___ SOURCE RECORDS ___

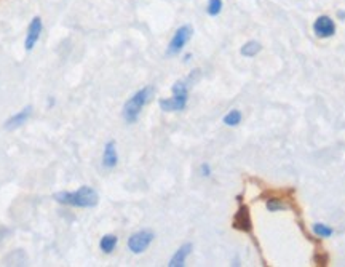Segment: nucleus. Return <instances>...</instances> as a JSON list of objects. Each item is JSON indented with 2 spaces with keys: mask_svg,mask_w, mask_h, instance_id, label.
I'll return each instance as SVG.
<instances>
[{
  "mask_svg": "<svg viewBox=\"0 0 345 267\" xmlns=\"http://www.w3.org/2000/svg\"><path fill=\"white\" fill-rule=\"evenodd\" d=\"M42 31H44V23H42V18L40 16H35L29 27H27V34H26V42H24V47L27 51H31L37 42L40 39V35H42Z\"/></svg>",
  "mask_w": 345,
  "mask_h": 267,
  "instance_id": "obj_8",
  "label": "nucleus"
},
{
  "mask_svg": "<svg viewBox=\"0 0 345 267\" xmlns=\"http://www.w3.org/2000/svg\"><path fill=\"white\" fill-rule=\"evenodd\" d=\"M241 122V112L238 109H232L229 114L224 117V123L227 126H237Z\"/></svg>",
  "mask_w": 345,
  "mask_h": 267,
  "instance_id": "obj_15",
  "label": "nucleus"
},
{
  "mask_svg": "<svg viewBox=\"0 0 345 267\" xmlns=\"http://www.w3.org/2000/svg\"><path fill=\"white\" fill-rule=\"evenodd\" d=\"M313 32L316 37L320 39H329L336 34V23L333 21V18H329L326 15L318 16L313 23Z\"/></svg>",
  "mask_w": 345,
  "mask_h": 267,
  "instance_id": "obj_7",
  "label": "nucleus"
},
{
  "mask_svg": "<svg viewBox=\"0 0 345 267\" xmlns=\"http://www.w3.org/2000/svg\"><path fill=\"white\" fill-rule=\"evenodd\" d=\"M337 16H339L340 20H345V11H342V10H340V11L337 13Z\"/></svg>",
  "mask_w": 345,
  "mask_h": 267,
  "instance_id": "obj_19",
  "label": "nucleus"
},
{
  "mask_svg": "<svg viewBox=\"0 0 345 267\" xmlns=\"http://www.w3.org/2000/svg\"><path fill=\"white\" fill-rule=\"evenodd\" d=\"M31 116H32V107L31 106H26L23 110L18 112V114L10 117L5 122V130H16V128H19L23 123H26L27 120H29Z\"/></svg>",
  "mask_w": 345,
  "mask_h": 267,
  "instance_id": "obj_10",
  "label": "nucleus"
},
{
  "mask_svg": "<svg viewBox=\"0 0 345 267\" xmlns=\"http://www.w3.org/2000/svg\"><path fill=\"white\" fill-rule=\"evenodd\" d=\"M260 50H262V47H260L259 42H256V40H250V42H246V44L241 47L240 53H241L243 56H246V58H253V56H256Z\"/></svg>",
  "mask_w": 345,
  "mask_h": 267,
  "instance_id": "obj_13",
  "label": "nucleus"
},
{
  "mask_svg": "<svg viewBox=\"0 0 345 267\" xmlns=\"http://www.w3.org/2000/svg\"><path fill=\"white\" fill-rule=\"evenodd\" d=\"M150 93H152V88L150 87H146L143 90H137L130 100L125 103V106H123V112L121 116L123 119H125L127 123H134L137 119H139V114L143 107L147 104L149 98H150Z\"/></svg>",
  "mask_w": 345,
  "mask_h": 267,
  "instance_id": "obj_2",
  "label": "nucleus"
},
{
  "mask_svg": "<svg viewBox=\"0 0 345 267\" xmlns=\"http://www.w3.org/2000/svg\"><path fill=\"white\" fill-rule=\"evenodd\" d=\"M200 173H201L203 176H210V175H211V166H210L208 163H201V165H200Z\"/></svg>",
  "mask_w": 345,
  "mask_h": 267,
  "instance_id": "obj_18",
  "label": "nucleus"
},
{
  "mask_svg": "<svg viewBox=\"0 0 345 267\" xmlns=\"http://www.w3.org/2000/svg\"><path fill=\"white\" fill-rule=\"evenodd\" d=\"M117 245H118V238H117V235H112V234L104 235L99 242V248L103 253H106V255H110V253L117 248Z\"/></svg>",
  "mask_w": 345,
  "mask_h": 267,
  "instance_id": "obj_12",
  "label": "nucleus"
},
{
  "mask_svg": "<svg viewBox=\"0 0 345 267\" xmlns=\"http://www.w3.org/2000/svg\"><path fill=\"white\" fill-rule=\"evenodd\" d=\"M312 231H313V234L316 237H320V238H328V237H331V235L334 234V231L331 229L329 226H326V224H320V222L313 224Z\"/></svg>",
  "mask_w": 345,
  "mask_h": 267,
  "instance_id": "obj_14",
  "label": "nucleus"
},
{
  "mask_svg": "<svg viewBox=\"0 0 345 267\" xmlns=\"http://www.w3.org/2000/svg\"><path fill=\"white\" fill-rule=\"evenodd\" d=\"M232 226H233V229H237L240 232H246V234L253 232V221H251V215H250V208L246 205H240L235 216H233Z\"/></svg>",
  "mask_w": 345,
  "mask_h": 267,
  "instance_id": "obj_6",
  "label": "nucleus"
},
{
  "mask_svg": "<svg viewBox=\"0 0 345 267\" xmlns=\"http://www.w3.org/2000/svg\"><path fill=\"white\" fill-rule=\"evenodd\" d=\"M118 163V154H117V146L115 141H109L104 146V154H103V166L106 170H112Z\"/></svg>",
  "mask_w": 345,
  "mask_h": 267,
  "instance_id": "obj_9",
  "label": "nucleus"
},
{
  "mask_svg": "<svg viewBox=\"0 0 345 267\" xmlns=\"http://www.w3.org/2000/svg\"><path fill=\"white\" fill-rule=\"evenodd\" d=\"M192 34H194V29H192V26H189V24H184V26L179 27V29H176V32H174V35L170 42V45L167 48V54L168 56H176V54L181 53L184 50V47L187 45V42L192 39Z\"/></svg>",
  "mask_w": 345,
  "mask_h": 267,
  "instance_id": "obj_3",
  "label": "nucleus"
},
{
  "mask_svg": "<svg viewBox=\"0 0 345 267\" xmlns=\"http://www.w3.org/2000/svg\"><path fill=\"white\" fill-rule=\"evenodd\" d=\"M189 93H173L171 98H165L158 101V106L165 112H179L187 107Z\"/></svg>",
  "mask_w": 345,
  "mask_h": 267,
  "instance_id": "obj_5",
  "label": "nucleus"
},
{
  "mask_svg": "<svg viewBox=\"0 0 345 267\" xmlns=\"http://www.w3.org/2000/svg\"><path fill=\"white\" fill-rule=\"evenodd\" d=\"M53 199L61 205L77 206V208H93L98 205L99 195L93 187L82 186L75 192H58L53 195Z\"/></svg>",
  "mask_w": 345,
  "mask_h": 267,
  "instance_id": "obj_1",
  "label": "nucleus"
},
{
  "mask_svg": "<svg viewBox=\"0 0 345 267\" xmlns=\"http://www.w3.org/2000/svg\"><path fill=\"white\" fill-rule=\"evenodd\" d=\"M152 242H154V234L150 231H139L128 238V248L134 255H139L150 246Z\"/></svg>",
  "mask_w": 345,
  "mask_h": 267,
  "instance_id": "obj_4",
  "label": "nucleus"
},
{
  "mask_svg": "<svg viewBox=\"0 0 345 267\" xmlns=\"http://www.w3.org/2000/svg\"><path fill=\"white\" fill-rule=\"evenodd\" d=\"M222 0H208V5H206V13H208L210 16H217L220 11H222Z\"/></svg>",
  "mask_w": 345,
  "mask_h": 267,
  "instance_id": "obj_16",
  "label": "nucleus"
},
{
  "mask_svg": "<svg viewBox=\"0 0 345 267\" xmlns=\"http://www.w3.org/2000/svg\"><path fill=\"white\" fill-rule=\"evenodd\" d=\"M190 251H192V243H184L181 248H179L174 255H173V258L170 259V267H182L184 264H186V259L189 258V255H190Z\"/></svg>",
  "mask_w": 345,
  "mask_h": 267,
  "instance_id": "obj_11",
  "label": "nucleus"
},
{
  "mask_svg": "<svg viewBox=\"0 0 345 267\" xmlns=\"http://www.w3.org/2000/svg\"><path fill=\"white\" fill-rule=\"evenodd\" d=\"M267 208L270 212H280V209H288V205L278 202L277 199H269L267 200Z\"/></svg>",
  "mask_w": 345,
  "mask_h": 267,
  "instance_id": "obj_17",
  "label": "nucleus"
}]
</instances>
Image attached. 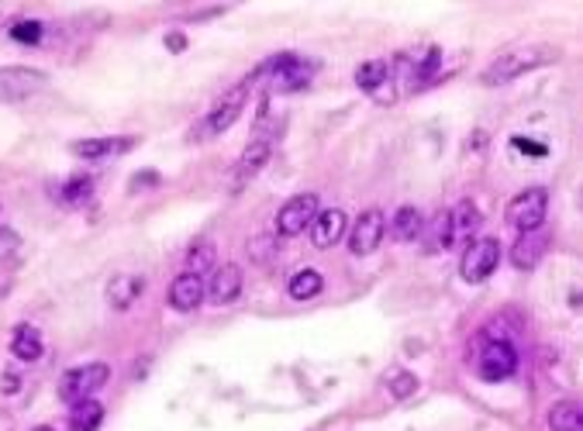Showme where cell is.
<instances>
[{
  "instance_id": "cell-18",
  "label": "cell",
  "mask_w": 583,
  "mask_h": 431,
  "mask_svg": "<svg viewBox=\"0 0 583 431\" xmlns=\"http://www.w3.org/2000/svg\"><path fill=\"white\" fill-rule=\"evenodd\" d=\"M101 421H104L101 400H80V404H73V411H69V428L73 431H97Z\"/></svg>"
},
{
  "instance_id": "cell-26",
  "label": "cell",
  "mask_w": 583,
  "mask_h": 431,
  "mask_svg": "<svg viewBox=\"0 0 583 431\" xmlns=\"http://www.w3.org/2000/svg\"><path fill=\"white\" fill-rule=\"evenodd\" d=\"M42 32H45V28H42L38 21H17L15 28H11V38L21 42V45H38V42H42Z\"/></svg>"
},
{
  "instance_id": "cell-6",
  "label": "cell",
  "mask_w": 583,
  "mask_h": 431,
  "mask_svg": "<svg viewBox=\"0 0 583 431\" xmlns=\"http://www.w3.org/2000/svg\"><path fill=\"white\" fill-rule=\"evenodd\" d=\"M318 214H321L318 193H297V197H291L287 204L280 207V214H276V231H280L283 239H293V235L308 231L311 224L318 221Z\"/></svg>"
},
{
  "instance_id": "cell-11",
  "label": "cell",
  "mask_w": 583,
  "mask_h": 431,
  "mask_svg": "<svg viewBox=\"0 0 583 431\" xmlns=\"http://www.w3.org/2000/svg\"><path fill=\"white\" fill-rule=\"evenodd\" d=\"M204 297H207V287H204V279H201L197 273H180L170 283V308L180 310V314L197 310Z\"/></svg>"
},
{
  "instance_id": "cell-2",
  "label": "cell",
  "mask_w": 583,
  "mask_h": 431,
  "mask_svg": "<svg viewBox=\"0 0 583 431\" xmlns=\"http://www.w3.org/2000/svg\"><path fill=\"white\" fill-rule=\"evenodd\" d=\"M245 101H249V80H242L239 86H232L222 101L207 111L204 121L193 128V135H190V138H193V142H201V138H214V135H222V132H228V128H232V124L242 118V107H245Z\"/></svg>"
},
{
  "instance_id": "cell-31",
  "label": "cell",
  "mask_w": 583,
  "mask_h": 431,
  "mask_svg": "<svg viewBox=\"0 0 583 431\" xmlns=\"http://www.w3.org/2000/svg\"><path fill=\"white\" fill-rule=\"evenodd\" d=\"M32 431H52V428H45V425H42V428H32Z\"/></svg>"
},
{
  "instance_id": "cell-25",
  "label": "cell",
  "mask_w": 583,
  "mask_h": 431,
  "mask_svg": "<svg viewBox=\"0 0 583 431\" xmlns=\"http://www.w3.org/2000/svg\"><path fill=\"white\" fill-rule=\"evenodd\" d=\"M90 193H94V180H90V176H73L66 187H63V201H66V204H84Z\"/></svg>"
},
{
  "instance_id": "cell-17",
  "label": "cell",
  "mask_w": 583,
  "mask_h": 431,
  "mask_svg": "<svg viewBox=\"0 0 583 431\" xmlns=\"http://www.w3.org/2000/svg\"><path fill=\"white\" fill-rule=\"evenodd\" d=\"M145 287L142 276H114L111 287H107V304L114 310H128L138 300V293Z\"/></svg>"
},
{
  "instance_id": "cell-12",
  "label": "cell",
  "mask_w": 583,
  "mask_h": 431,
  "mask_svg": "<svg viewBox=\"0 0 583 431\" xmlns=\"http://www.w3.org/2000/svg\"><path fill=\"white\" fill-rule=\"evenodd\" d=\"M546 249H549V231L546 228L525 231V235H518L515 249H511V262H515L518 269H535L542 262V256H546Z\"/></svg>"
},
{
  "instance_id": "cell-16",
  "label": "cell",
  "mask_w": 583,
  "mask_h": 431,
  "mask_svg": "<svg viewBox=\"0 0 583 431\" xmlns=\"http://www.w3.org/2000/svg\"><path fill=\"white\" fill-rule=\"evenodd\" d=\"M42 352H45V345H42L38 328L17 325L15 335H11V356L21 362H35V359H42Z\"/></svg>"
},
{
  "instance_id": "cell-23",
  "label": "cell",
  "mask_w": 583,
  "mask_h": 431,
  "mask_svg": "<svg viewBox=\"0 0 583 431\" xmlns=\"http://www.w3.org/2000/svg\"><path fill=\"white\" fill-rule=\"evenodd\" d=\"M390 80V66L383 63V59H373V63H362L360 69H356V83L362 86V90H380V86Z\"/></svg>"
},
{
  "instance_id": "cell-7",
  "label": "cell",
  "mask_w": 583,
  "mask_h": 431,
  "mask_svg": "<svg viewBox=\"0 0 583 431\" xmlns=\"http://www.w3.org/2000/svg\"><path fill=\"white\" fill-rule=\"evenodd\" d=\"M477 369H480V377L487 383H500V379L515 377L518 369V352L511 342H504V338H490V342L480 348V356H477Z\"/></svg>"
},
{
  "instance_id": "cell-1",
  "label": "cell",
  "mask_w": 583,
  "mask_h": 431,
  "mask_svg": "<svg viewBox=\"0 0 583 431\" xmlns=\"http://www.w3.org/2000/svg\"><path fill=\"white\" fill-rule=\"evenodd\" d=\"M556 59H559V52L552 49V45H542V42H521L515 49L500 52L498 59L483 69L480 83L504 86V83H511V80H518V76H525V73H532V69L549 66Z\"/></svg>"
},
{
  "instance_id": "cell-21",
  "label": "cell",
  "mask_w": 583,
  "mask_h": 431,
  "mask_svg": "<svg viewBox=\"0 0 583 431\" xmlns=\"http://www.w3.org/2000/svg\"><path fill=\"white\" fill-rule=\"evenodd\" d=\"M549 428L552 431H583V407L569 404V400L556 404L549 411Z\"/></svg>"
},
{
  "instance_id": "cell-14",
  "label": "cell",
  "mask_w": 583,
  "mask_h": 431,
  "mask_svg": "<svg viewBox=\"0 0 583 431\" xmlns=\"http://www.w3.org/2000/svg\"><path fill=\"white\" fill-rule=\"evenodd\" d=\"M345 214L342 211H335V207H328L318 214V221L311 224V241L318 245V249H331V245H339L345 235Z\"/></svg>"
},
{
  "instance_id": "cell-30",
  "label": "cell",
  "mask_w": 583,
  "mask_h": 431,
  "mask_svg": "<svg viewBox=\"0 0 583 431\" xmlns=\"http://www.w3.org/2000/svg\"><path fill=\"white\" fill-rule=\"evenodd\" d=\"M166 45H170L173 52H180L183 49V34H170V38H166Z\"/></svg>"
},
{
  "instance_id": "cell-24",
  "label": "cell",
  "mask_w": 583,
  "mask_h": 431,
  "mask_svg": "<svg viewBox=\"0 0 583 431\" xmlns=\"http://www.w3.org/2000/svg\"><path fill=\"white\" fill-rule=\"evenodd\" d=\"M452 245V211H442L435 221H431V239H429V252H442Z\"/></svg>"
},
{
  "instance_id": "cell-32",
  "label": "cell",
  "mask_w": 583,
  "mask_h": 431,
  "mask_svg": "<svg viewBox=\"0 0 583 431\" xmlns=\"http://www.w3.org/2000/svg\"><path fill=\"white\" fill-rule=\"evenodd\" d=\"M0 28H4V11H0Z\"/></svg>"
},
{
  "instance_id": "cell-9",
  "label": "cell",
  "mask_w": 583,
  "mask_h": 431,
  "mask_svg": "<svg viewBox=\"0 0 583 431\" xmlns=\"http://www.w3.org/2000/svg\"><path fill=\"white\" fill-rule=\"evenodd\" d=\"M383 231H387V221H383V214H380L377 207L362 211L360 218H356V224H352V235H349L352 256H370V252H377L380 241H383Z\"/></svg>"
},
{
  "instance_id": "cell-29",
  "label": "cell",
  "mask_w": 583,
  "mask_h": 431,
  "mask_svg": "<svg viewBox=\"0 0 583 431\" xmlns=\"http://www.w3.org/2000/svg\"><path fill=\"white\" fill-rule=\"evenodd\" d=\"M515 149H525L529 155H546V145H535L529 138H515Z\"/></svg>"
},
{
  "instance_id": "cell-13",
  "label": "cell",
  "mask_w": 583,
  "mask_h": 431,
  "mask_svg": "<svg viewBox=\"0 0 583 431\" xmlns=\"http://www.w3.org/2000/svg\"><path fill=\"white\" fill-rule=\"evenodd\" d=\"M239 293H242V269L235 262H222L214 269V276H211V283H207V297L214 304H232Z\"/></svg>"
},
{
  "instance_id": "cell-5",
  "label": "cell",
  "mask_w": 583,
  "mask_h": 431,
  "mask_svg": "<svg viewBox=\"0 0 583 431\" xmlns=\"http://www.w3.org/2000/svg\"><path fill=\"white\" fill-rule=\"evenodd\" d=\"M49 86V76L32 66H0V103H17Z\"/></svg>"
},
{
  "instance_id": "cell-20",
  "label": "cell",
  "mask_w": 583,
  "mask_h": 431,
  "mask_svg": "<svg viewBox=\"0 0 583 431\" xmlns=\"http://www.w3.org/2000/svg\"><path fill=\"white\" fill-rule=\"evenodd\" d=\"M287 290H291L293 300H311V297H318V293L325 290V279H321V273H314V269H301V273L291 276Z\"/></svg>"
},
{
  "instance_id": "cell-22",
  "label": "cell",
  "mask_w": 583,
  "mask_h": 431,
  "mask_svg": "<svg viewBox=\"0 0 583 431\" xmlns=\"http://www.w3.org/2000/svg\"><path fill=\"white\" fill-rule=\"evenodd\" d=\"M421 228H425V221H421V211L418 207H400L394 218V235L400 241H414L421 239Z\"/></svg>"
},
{
  "instance_id": "cell-10",
  "label": "cell",
  "mask_w": 583,
  "mask_h": 431,
  "mask_svg": "<svg viewBox=\"0 0 583 431\" xmlns=\"http://www.w3.org/2000/svg\"><path fill=\"white\" fill-rule=\"evenodd\" d=\"M270 155H273V138H262V135L252 138V142H249V149L242 152V159L232 166V187L235 190L245 187V183H249V180H252V176L270 162Z\"/></svg>"
},
{
  "instance_id": "cell-19",
  "label": "cell",
  "mask_w": 583,
  "mask_h": 431,
  "mask_svg": "<svg viewBox=\"0 0 583 431\" xmlns=\"http://www.w3.org/2000/svg\"><path fill=\"white\" fill-rule=\"evenodd\" d=\"M477 228H480V211L469 204V201H463V204L452 207V241L469 239Z\"/></svg>"
},
{
  "instance_id": "cell-27",
  "label": "cell",
  "mask_w": 583,
  "mask_h": 431,
  "mask_svg": "<svg viewBox=\"0 0 583 431\" xmlns=\"http://www.w3.org/2000/svg\"><path fill=\"white\" fill-rule=\"evenodd\" d=\"M211 262H214V249H211V245H197V249H193V252H190L187 256V273H197V269H204V266H211ZM201 276V273H197Z\"/></svg>"
},
{
  "instance_id": "cell-28",
  "label": "cell",
  "mask_w": 583,
  "mask_h": 431,
  "mask_svg": "<svg viewBox=\"0 0 583 431\" xmlns=\"http://www.w3.org/2000/svg\"><path fill=\"white\" fill-rule=\"evenodd\" d=\"M414 390H418V379H414V373H397V377L390 379V394H394L397 400L411 397Z\"/></svg>"
},
{
  "instance_id": "cell-15",
  "label": "cell",
  "mask_w": 583,
  "mask_h": 431,
  "mask_svg": "<svg viewBox=\"0 0 583 431\" xmlns=\"http://www.w3.org/2000/svg\"><path fill=\"white\" fill-rule=\"evenodd\" d=\"M135 145V138H80L69 145V152L80 159H104V155H121Z\"/></svg>"
},
{
  "instance_id": "cell-8",
  "label": "cell",
  "mask_w": 583,
  "mask_h": 431,
  "mask_svg": "<svg viewBox=\"0 0 583 431\" xmlns=\"http://www.w3.org/2000/svg\"><path fill=\"white\" fill-rule=\"evenodd\" d=\"M498 262H500V241L477 239V241H469V249L463 252L459 273H463L466 283H483L487 276L498 269Z\"/></svg>"
},
{
  "instance_id": "cell-3",
  "label": "cell",
  "mask_w": 583,
  "mask_h": 431,
  "mask_svg": "<svg viewBox=\"0 0 583 431\" xmlns=\"http://www.w3.org/2000/svg\"><path fill=\"white\" fill-rule=\"evenodd\" d=\"M107 379H111V369H107L104 362H86V366L66 369L63 379H59V400H66V404L90 400V397L97 394Z\"/></svg>"
},
{
  "instance_id": "cell-4",
  "label": "cell",
  "mask_w": 583,
  "mask_h": 431,
  "mask_svg": "<svg viewBox=\"0 0 583 431\" xmlns=\"http://www.w3.org/2000/svg\"><path fill=\"white\" fill-rule=\"evenodd\" d=\"M546 211H549V193L542 187H529L508 204V224L518 228L521 235L525 231H539L542 221H546Z\"/></svg>"
}]
</instances>
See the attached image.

___

TASK BRIEF:
Return, word for word, every line from the start of the rows through the line that contains "50H262V47H260L259 42H256V40H250V42H246V44L241 47L240", including that line. Leave the pictures out of your answer.

RESPONSE FOR THIS EXERCISE:
Segment: nucleus. Return <instances>...</instances> as a JSON list of objects. Each item is JSON indented with 2 spaces with keys: mask_svg,mask_w, mask_h, instance_id, label.
I'll return each instance as SVG.
<instances>
[{
  "mask_svg": "<svg viewBox=\"0 0 345 267\" xmlns=\"http://www.w3.org/2000/svg\"><path fill=\"white\" fill-rule=\"evenodd\" d=\"M42 31H44V23H42V18L40 16H35L29 27H27V34H26V42H24V47L27 51H31L37 42L40 39V35H42Z\"/></svg>",
  "mask_w": 345,
  "mask_h": 267,
  "instance_id": "obj_8",
  "label": "nucleus"
},
{
  "mask_svg": "<svg viewBox=\"0 0 345 267\" xmlns=\"http://www.w3.org/2000/svg\"><path fill=\"white\" fill-rule=\"evenodd\" d=\"M241 122V112L238 109H232L229 114L224 117V123L227 126H237Z\"/></svg>",
  "mask_w": 345,
  "mask_h": 267,
  "instance_id": "obj_15",
  "label": "nucleus"
},
{
  "mask_svg": "<svg viewBox=\"0 0 345 267\" xmlns=\"http://www.w3.org/2000/svg\"><path fill=\"white\" fill-rule=\"evenodd\" d=\"M313 32L316 37L320 39H329L336 34V23L333 21V18H329L326 15L318 16L313 23Z\"/></svg>",
  "mask_w": 345,
  "mask_h": 267,
  "instance_id": "obj_7",
  "label": "nucleus"
},
{
  "mask_svg": "<svg viewBox=\"0 0 345 267\" xmlns=\"http://www.w3.org/2000/svg\"><path fill=\"white\" fill-rule=\"evenodd\" d=\"M337 16H339L340 20H345V11H342V10H340V11L337 13Z\"/></svg>",
  "mask_w": 345,
  "mask_h": 267,
  "instance_id": "obj_19",
  "label": "nucleus"
},
{
  "mask_svg": "<svg viewBox=\"0 0 345 267\" xmlns=\"http://www.w3.org/2000/svg\"><path fill=\"white\" fill-rule=\"evenodd\" d=\"M31 116H32V107L31 106H26L23 110L18 112V114L10 117L5 122V130H16V128H19L23 123H26L27 120H29Z\"/></svg>",
  "mask_w": 345,
  "mask_h": 267,
  "instance_id": "obj_10",
  "label": "nucleus"
},
{
  "mask_svg": "<svg viewBox=\"0 0 345 267\" xmlns=\"http://www.w3.org/2000/svg\"><path fill=\"white\" fill-rule=\"evenodd\" d=\"M260 50H262V47H260L259 42H256V40H250V42H246V44L241 47L240 53H241L243 56H246V58H253V56H256Z\"/></svg>",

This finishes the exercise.